Clive James has a sad wonderful poem in The New Yorker.
He has been dying for some time (he was diagnosed with Leukemia in 2010) in a very public fashion and has written wonderfully in the shadow of the inevitable.
"I still make plans to live forever: there are too many critical questions still to be raised. Most of them can never be settled, which is the best reason for raising them. Who needs a smooth technique after hearing Hopkins’s praise “All things counter, original, spare, strange”? Well, everyone does, because what Hopkins does with the language depends on the mastery of mastery, and first you must have the mastery. And how can we write as innocently now as Shakespeare did when he gave Mercutio the speech about Queen Mab, or as Herrick did when he wrote “Oberon’s Feast”, or even as Pope did, for all his show of craft, when he summoned the denizens of the air to attend Belinda in Canto II of The Rape of the Lock? Well, we certainly can’t do it through ignorance, so there goes the idea of starting from nowhere.

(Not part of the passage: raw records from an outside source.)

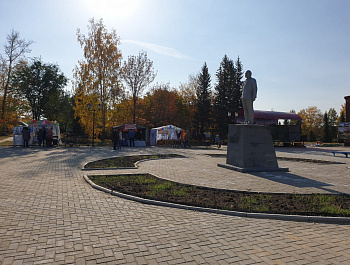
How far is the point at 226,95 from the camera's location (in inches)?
1939

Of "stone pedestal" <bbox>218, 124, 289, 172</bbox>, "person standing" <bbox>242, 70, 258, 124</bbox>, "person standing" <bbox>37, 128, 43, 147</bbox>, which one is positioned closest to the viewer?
"stone pedestal" <bbox>218, 124, 289, 172</bbox>

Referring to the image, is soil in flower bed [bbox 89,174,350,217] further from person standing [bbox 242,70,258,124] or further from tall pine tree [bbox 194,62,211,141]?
tall pine tree [bbox 194,62,211,141]

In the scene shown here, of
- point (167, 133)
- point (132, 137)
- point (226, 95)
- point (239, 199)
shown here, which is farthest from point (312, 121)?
point (239, 199)

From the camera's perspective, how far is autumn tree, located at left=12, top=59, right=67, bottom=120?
45.9 meters

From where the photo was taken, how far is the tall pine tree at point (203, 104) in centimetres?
4972

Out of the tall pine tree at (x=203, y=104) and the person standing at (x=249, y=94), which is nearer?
the person standing at (x=249, y=94)

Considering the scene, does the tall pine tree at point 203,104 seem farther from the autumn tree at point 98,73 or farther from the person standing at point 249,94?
the person standing at point 249,94

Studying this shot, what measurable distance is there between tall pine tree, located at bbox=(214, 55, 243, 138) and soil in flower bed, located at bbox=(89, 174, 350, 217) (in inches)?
1557

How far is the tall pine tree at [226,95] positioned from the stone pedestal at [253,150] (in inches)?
1370

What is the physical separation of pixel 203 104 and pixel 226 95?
14.1 feet

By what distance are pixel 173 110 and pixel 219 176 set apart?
3975 cm

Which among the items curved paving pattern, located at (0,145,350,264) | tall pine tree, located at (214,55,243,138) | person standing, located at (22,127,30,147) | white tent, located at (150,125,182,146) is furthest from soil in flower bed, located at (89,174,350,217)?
tall pine tree, located at (214,55,243,138)

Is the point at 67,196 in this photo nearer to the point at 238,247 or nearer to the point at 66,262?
the point at 66,262

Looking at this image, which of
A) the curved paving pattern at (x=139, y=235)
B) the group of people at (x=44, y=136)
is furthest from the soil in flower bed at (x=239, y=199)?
the group of people at (x=44, y=136)
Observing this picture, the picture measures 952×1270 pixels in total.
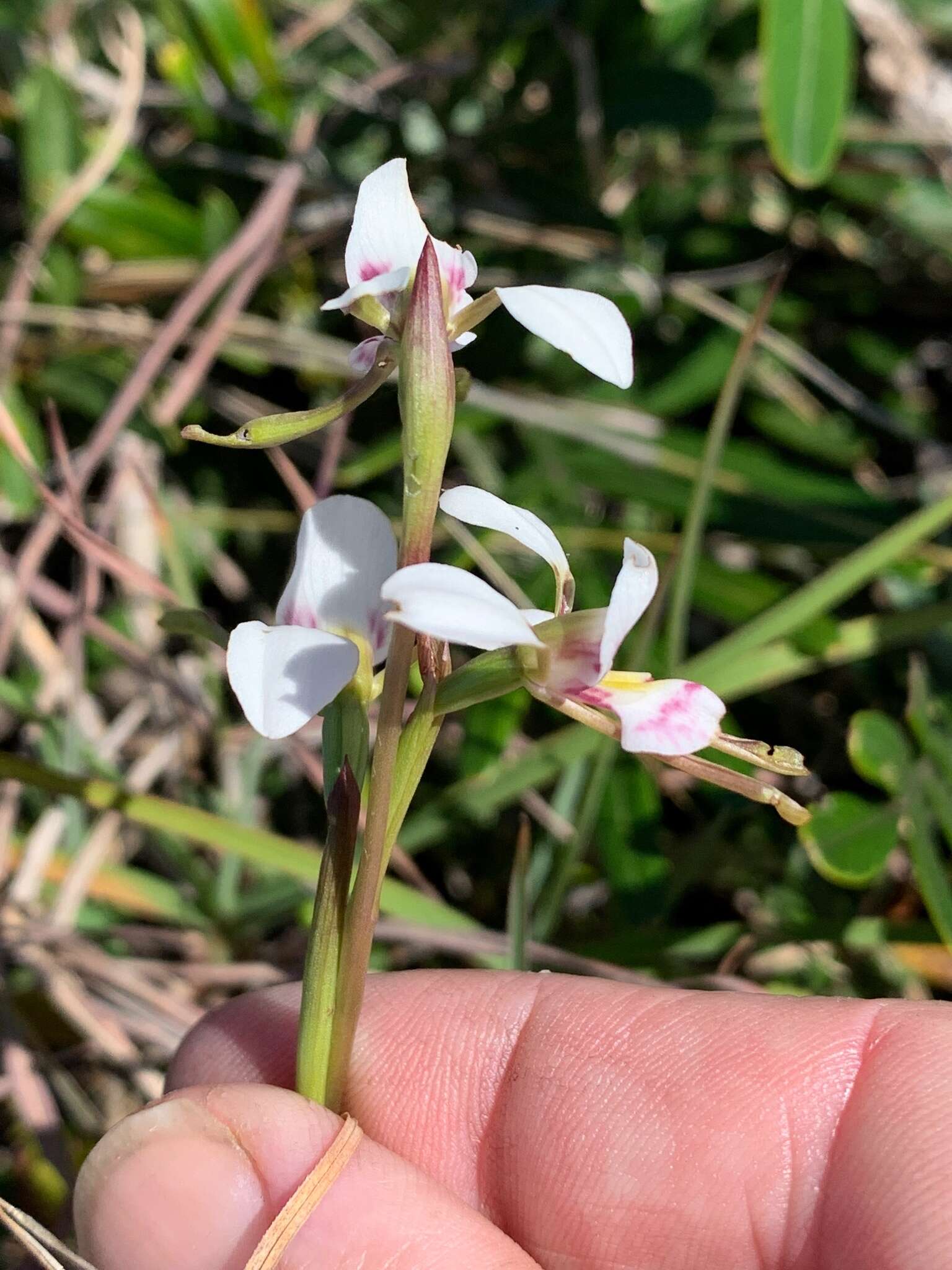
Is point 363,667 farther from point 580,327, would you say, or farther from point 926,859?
point 926,859

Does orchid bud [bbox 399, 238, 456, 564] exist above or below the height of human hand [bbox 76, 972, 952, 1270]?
above

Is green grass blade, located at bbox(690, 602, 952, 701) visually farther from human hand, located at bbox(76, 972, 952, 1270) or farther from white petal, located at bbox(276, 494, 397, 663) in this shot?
white petal, located at bbox(276, 494, 397, 663)

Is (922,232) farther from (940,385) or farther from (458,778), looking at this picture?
(458,778)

Better to think back on all the poems you have ever loved, and to realize what they have in common: the life you soon must lose."
TLS, 14 May 2014
Enough has been written about his dying, so I shall reproduce one of his funniest poems below.
The Book of my Enemy Has Been Remaindered
The book of my enemy has been remaindered
And I am pleased.
In vast quantities it has been remaindered
Like a van-load of counterfeit that has been seized
And sits in piles in a police warehouse,
My enemy's much-prized effort sits in piles
In the kind of bookshop where remaindering occurs.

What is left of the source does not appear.